§ ASSIGNMENT: Your copy should match the entries exactly, with the pictures left out.

───── SOURCE MATERIAL ─────

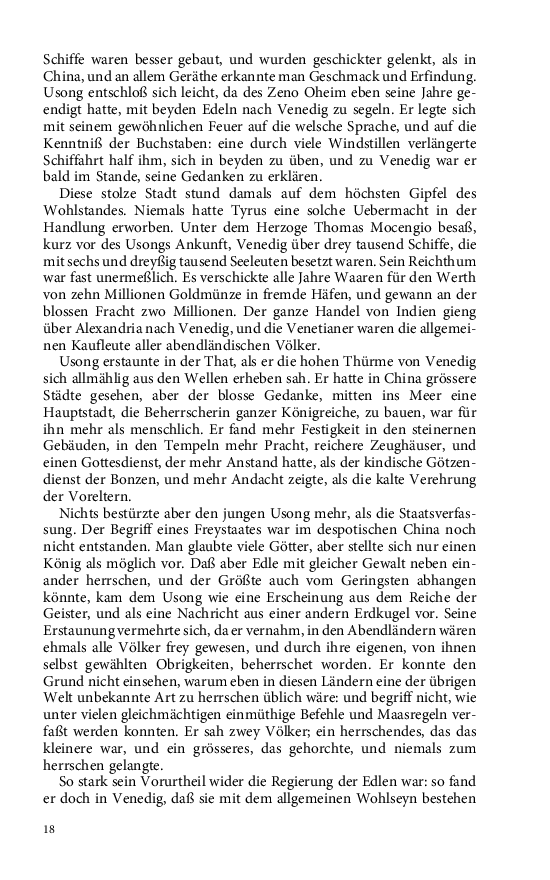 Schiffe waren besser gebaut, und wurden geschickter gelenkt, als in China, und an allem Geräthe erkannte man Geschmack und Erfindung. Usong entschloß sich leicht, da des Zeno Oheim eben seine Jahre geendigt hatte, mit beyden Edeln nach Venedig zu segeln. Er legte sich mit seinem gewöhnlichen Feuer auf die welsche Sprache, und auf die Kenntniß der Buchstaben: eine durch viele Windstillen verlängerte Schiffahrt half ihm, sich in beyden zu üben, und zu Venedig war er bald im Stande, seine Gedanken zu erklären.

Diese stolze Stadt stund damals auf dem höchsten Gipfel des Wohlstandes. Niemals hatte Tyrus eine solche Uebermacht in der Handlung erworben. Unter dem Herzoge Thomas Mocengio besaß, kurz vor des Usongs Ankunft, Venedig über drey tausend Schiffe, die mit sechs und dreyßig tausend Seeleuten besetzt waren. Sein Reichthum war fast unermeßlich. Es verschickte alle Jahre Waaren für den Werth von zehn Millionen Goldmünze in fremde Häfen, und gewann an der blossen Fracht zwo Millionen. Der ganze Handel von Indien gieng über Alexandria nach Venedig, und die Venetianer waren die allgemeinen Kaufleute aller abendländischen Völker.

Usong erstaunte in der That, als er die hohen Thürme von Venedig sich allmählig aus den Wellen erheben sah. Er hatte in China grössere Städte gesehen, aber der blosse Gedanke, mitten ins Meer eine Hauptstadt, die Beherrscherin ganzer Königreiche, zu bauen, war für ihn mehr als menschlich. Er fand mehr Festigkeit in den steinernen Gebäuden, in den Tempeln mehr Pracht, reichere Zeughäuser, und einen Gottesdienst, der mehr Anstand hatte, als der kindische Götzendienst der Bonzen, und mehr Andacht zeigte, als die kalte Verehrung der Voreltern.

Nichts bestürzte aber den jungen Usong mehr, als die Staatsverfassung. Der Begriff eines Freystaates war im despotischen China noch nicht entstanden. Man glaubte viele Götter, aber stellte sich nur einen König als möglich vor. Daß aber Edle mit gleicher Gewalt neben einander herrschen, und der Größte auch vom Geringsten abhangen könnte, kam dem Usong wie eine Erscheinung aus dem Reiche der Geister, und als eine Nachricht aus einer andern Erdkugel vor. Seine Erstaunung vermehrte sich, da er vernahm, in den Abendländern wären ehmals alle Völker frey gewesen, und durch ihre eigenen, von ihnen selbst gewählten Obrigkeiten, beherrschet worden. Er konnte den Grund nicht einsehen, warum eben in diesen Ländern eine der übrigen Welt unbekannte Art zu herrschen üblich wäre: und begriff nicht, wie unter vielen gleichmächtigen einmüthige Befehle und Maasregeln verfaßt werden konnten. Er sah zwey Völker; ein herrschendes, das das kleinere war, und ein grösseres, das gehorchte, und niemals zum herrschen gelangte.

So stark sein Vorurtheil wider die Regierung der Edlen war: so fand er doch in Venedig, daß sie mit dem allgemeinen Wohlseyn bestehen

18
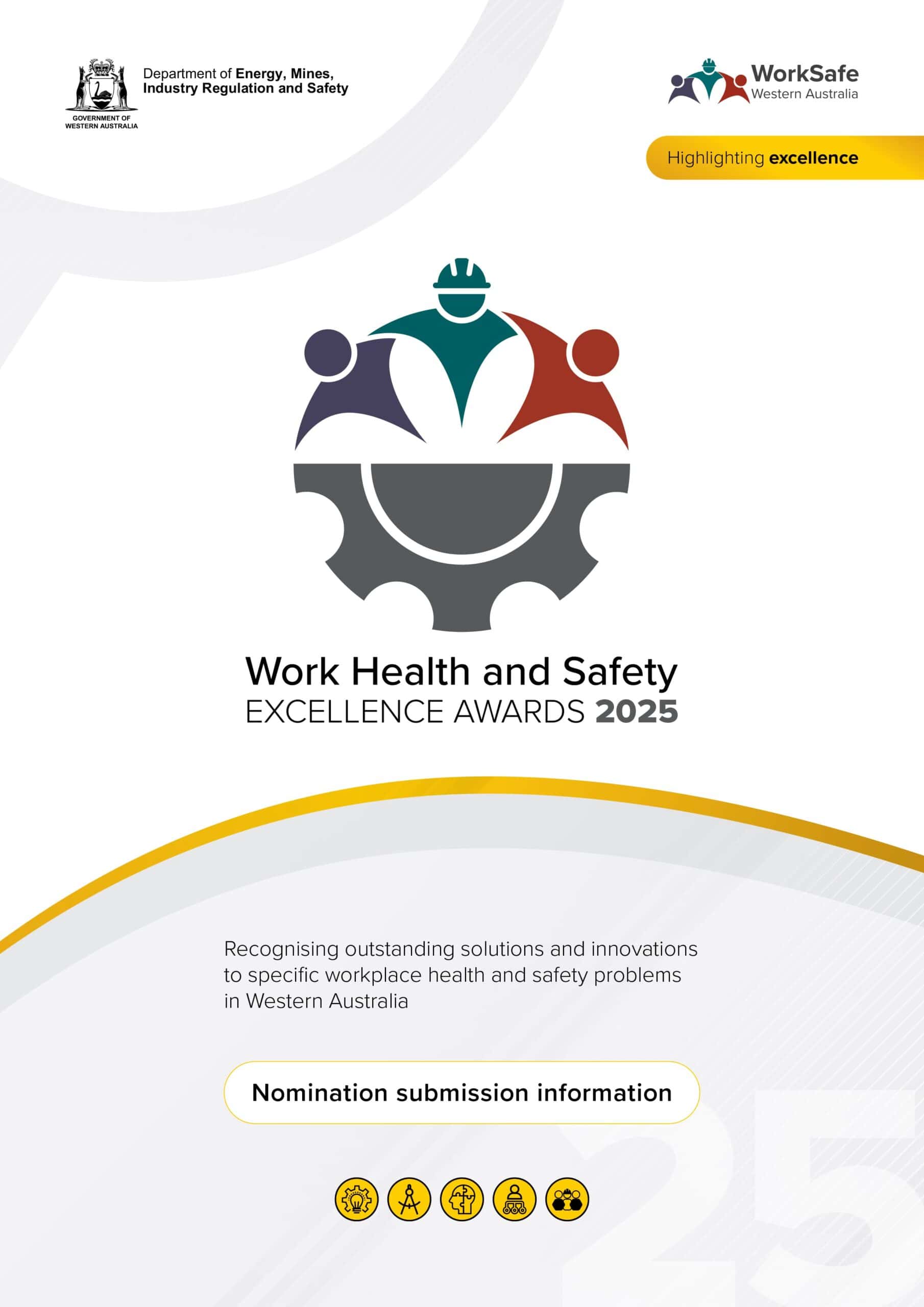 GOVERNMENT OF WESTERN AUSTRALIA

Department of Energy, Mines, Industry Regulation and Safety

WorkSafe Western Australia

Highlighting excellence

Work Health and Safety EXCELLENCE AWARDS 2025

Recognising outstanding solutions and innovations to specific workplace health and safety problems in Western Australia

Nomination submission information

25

─────

§ EXERCISE SOLUTION:
 Schiffe waren besser gebaut, und wurden geschickter gelenkt, als in China, und an allem Geräthe erkannte man Geschmack und Erfindung. Usong entschloß sich leicht, da des Zeno Oheim eben seine Jahre geendigt hatte, mit beyden Edeln nach Venedig zu segeln. Er legte sich mit seinem gewöhnlichen Feuer auf die welsche Sprache, und auf die Kenntniß der Buchstaben: eine durch viele Windstillen verlängerte Schiffahrt half ihm, sich in beyden zu üben, und zu Venedig war er bald im Stande, seine Gedanken zu erklären.

Diese stolze Stadt stund damals auf dem höchsten Gipfel des Wohlstandes. Niemals hatte Tyrus eine solche Uebermacht in der Handlung erworben. Unter dem Herzoge Thomas Mocengio besaß, kurz vor des Usongs Ankunft, Venedig über drey tausend Schiffe, die mit sechs und dreyßig tausend Seeleuten besetzt waren. Sein Reichthum war fast unermeßlich. Es verschickte alle Jahre Waaren für den Werth von zehn Millionen Goldmünze in fremde Häfen, und gewann an der blossen Fracht zwo Millionen. Der ganze Handel von Indien gieng über Alexandria nach Venedig, und die Venetianer waren die allgemeinen Kaufleute aller abendländischen Völker.

Usong erstaunte in der That, als er die hohen Thürme von Venedig sich allmählig aus den Wellen erheben sah. Er hatte in China grössere Städte gesehen, aber der blosse Gedanke, mitten ins Meer eine Hauptstadt, die Beherrscherin ganzer Königreiche, zu bauen, war für ihn mehr als menschlich. Er fand mehr Festigkeit in den steinernen Gebäuden, in den Tempeln mehr Pracht, reichere Zeughäuser, und einen Gottesdienst, der mehr Anstand hatte, als der kindische Götzendienst der Bonzen, und mehr Andacht zeigte, als die kalte Verehrung der Voreltern.

Nichts bestürzte aber den jungen Usong mehr, als die Staatsverfassung. Der Begriff eines Freystaates war im despotischen China noch nicht entstanden. Man glaubte viele Götter, aber stellte sich nur einen König als möglich vor. Daß aber Edle mit gleicher Gewalt neben einander herrschen, und der Größte auch vom Geringsten abhangen könnte, kam dem Usong wie eine Erscheinung aus dem Reiche der Geister, und als eine Nachricht aus einer andern Erdkugel vor. Seine Erstaunung vermehrte sich, da er vernahm, in den Abendländern wären ehmals alle Völker frey gewesen, und durch ihre eigenen, von ihnen selbst gewählten Obrigkeiten, beherrschet worden. Er konnte den Grund nicht einsehen, warum eben in diesen Ländern eine der übrigen Welt unbekannte Art zu herrschen üblich wäre: und begriff nicht, wie unter vielen gleichmächtigen einmüthige Befehle und Maasregeln verfaßt werden konnten. Er sah zwey Völker; ein herrschendes, das das kleinere war, und ein grösseres, das gehorchte, und niemals zum herrschen gelangte.

So stark sein Vorurtheil wider die Regierung der Edlen war: so fand er doch in Venedig, daß sie mit dem allgemeinen Wohlseyn bestehen

18
 GOVERNMENT OF WESTERN AUSTRALIA

Department of Energy, Mines, Industry Regulation and Safety

WorkSafe Western Australia

Highlighting excellence

Work Health and Safety EXCELLENCE AWARDS 2025

Recognising outstanding solutions and innovations to specific workplace health and safety problems in Western Australia

Nomination submission information

25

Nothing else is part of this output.